_SOURCE PASSAGE_
Although YOLOv7-tiny is lightweight, it employs a substantial number of efficient aggregated network structures (ELANs) in both its backbone and neck. This design choice complicates the retention of detailed features and the handling of long-distance relationships as the network depth increases. Additionally, the aspect ratio described by the CIoU loss function adopted and used in YOLOv7-tiny is relative, failing to adequately capture the differences in width and height or confidence levels, which introduces some ambiguity that does not account for the balance between difficult and easy detections. Consequently, maintaining consistent detection accuracy across samples of varying scales poses a challenge. In this study, we used the YOLOv7-tiny network as the base model and optimized its structure to enhance the feature extraction ability and overall recognition performance.

To improve the efficiency of tea tree pest detection, especially focusing on solving the challenge that small-scale pests are not easy to recognize under complex backgrounds, an improved YOLOv7-tiny network, named TTPRNet, is proposed and used to establish a tea tree pest recognition model. The structure of TTPRNet is shown in Figure 4. The improved model meets the requirements for high accuracy, real-time processing, and easy of deployment in real tea garden environments. The specific improvements are as follows: (1) The ConvNeXt Block module is introduced into the YOLOv7-tiny backbone network, replacing part of the highly efficient aggregation network (ELAN) in the original YOLOv7-tiny. This reconfiguration of the backbone network enhances its ability to capture multi-scale and multi-granularity feature information, reduces the number of network parameters, and thus improves real-time performance. (2) The coordinate attention (CA) mechanism is integrated into both the spatial pyramid (SPPCSPC) layer and the output feature layer of the backbone network. This integration improves the model’s ability to capture tiny targets in complex backgrounds and enhances the extraction of multi-scale features. (3) The lightweight convolution GSConv replaces the common convolution in the neck network, reducing the number of channels and computational costs while enhancing the effectiveness of the attention module. (4) The NWD loss function is introduced to refine the matches between the true and predicted frames of the CIOU loss function, focusing on the similarity between targets of different scales.

_MATERIAL SHOWN_

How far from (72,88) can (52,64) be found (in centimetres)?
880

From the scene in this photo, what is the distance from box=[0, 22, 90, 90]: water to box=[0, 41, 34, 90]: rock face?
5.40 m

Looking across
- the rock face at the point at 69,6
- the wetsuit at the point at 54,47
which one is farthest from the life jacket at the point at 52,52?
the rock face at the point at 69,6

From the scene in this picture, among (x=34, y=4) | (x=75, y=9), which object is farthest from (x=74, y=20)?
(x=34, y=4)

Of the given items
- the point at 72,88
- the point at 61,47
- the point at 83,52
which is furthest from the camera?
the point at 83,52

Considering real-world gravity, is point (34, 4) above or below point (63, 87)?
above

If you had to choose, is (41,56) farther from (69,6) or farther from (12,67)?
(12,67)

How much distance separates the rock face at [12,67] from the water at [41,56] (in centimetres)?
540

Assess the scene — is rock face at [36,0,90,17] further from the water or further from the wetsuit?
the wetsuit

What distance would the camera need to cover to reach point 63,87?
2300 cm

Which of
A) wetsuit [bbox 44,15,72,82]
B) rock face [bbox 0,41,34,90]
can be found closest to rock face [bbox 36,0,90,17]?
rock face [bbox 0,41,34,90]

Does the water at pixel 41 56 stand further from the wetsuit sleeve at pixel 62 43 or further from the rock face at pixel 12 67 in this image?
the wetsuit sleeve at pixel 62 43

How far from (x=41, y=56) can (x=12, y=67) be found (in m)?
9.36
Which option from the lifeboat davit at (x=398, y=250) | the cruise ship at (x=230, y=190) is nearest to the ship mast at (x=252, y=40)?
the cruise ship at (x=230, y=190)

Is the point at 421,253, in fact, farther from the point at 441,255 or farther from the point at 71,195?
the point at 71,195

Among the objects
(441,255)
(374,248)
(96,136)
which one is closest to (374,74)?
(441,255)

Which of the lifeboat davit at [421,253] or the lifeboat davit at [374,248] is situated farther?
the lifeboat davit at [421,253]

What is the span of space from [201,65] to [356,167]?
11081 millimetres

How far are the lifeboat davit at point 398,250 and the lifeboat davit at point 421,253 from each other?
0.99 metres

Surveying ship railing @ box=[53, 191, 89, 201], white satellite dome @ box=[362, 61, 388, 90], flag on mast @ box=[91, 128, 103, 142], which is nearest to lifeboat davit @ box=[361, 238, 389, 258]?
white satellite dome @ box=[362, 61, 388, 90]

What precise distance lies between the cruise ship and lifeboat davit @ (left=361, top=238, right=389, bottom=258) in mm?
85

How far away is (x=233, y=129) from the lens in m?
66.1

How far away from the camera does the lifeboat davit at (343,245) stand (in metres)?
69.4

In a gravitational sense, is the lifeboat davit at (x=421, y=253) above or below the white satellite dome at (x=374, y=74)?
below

_PROBLEMS AND TASKS_
1) For each statement (a) to (c), state whether it agrees with the passage on TTPRNet, answering yes or no and quoting the words of the passage that decide it.
(a) In TTPRNet, GSConv replaces the common convolution in the backbone network.
(b) The coordinate attention mechanism is added to the spatial pyramid (SPPCSPC) layer.
(c) The ConvNeXt Block module replaces all of the ELAN in the original YOLOv7-tiny.
2) Return the portion of the passage on TTPRNet from "Although YOLOv7-tiny is" up to and including "overall recognition performance.", copied word for word.

_EXERCISE SOLUTIONS_
1)
(a) No: "The lightweight convolution GSConv replaces the common convolution in the neck network"
(b) Yes: "The coordinate attention (CA) mechanism is integrated into both the spatial pyramid (SPPCSPC) layer and the output feature layer of the backbone network"
(c) No: "replacing part of the highly efficient aggregation network (ELAN) in the original YOLOv7-tiny"

2)
Although YOLOv7-tiny is lightweight, it employs a substantial number of efficient aggregated network structures (ELANs) in both its backbone and neck. This design choice complicates the retention of detailed features and the handling of long-distance relationships as the network depth increases. Additionally, the aspect ratio described by the CIoU loss function adopted and used in YOLOv7-tiny is relative, failing to adequately capture the differences in width and height or confidence levels, which introduces some ambiguity that does not account for the balance between difficult and easy detections. Consequently, maintaining consistent detection accuracy across samples of varying scales poses a challenge. In this study, we used the YOLOv7-tiny network as the base model and optimized its structure to enhance the feature extraction ability and overall recognition performance.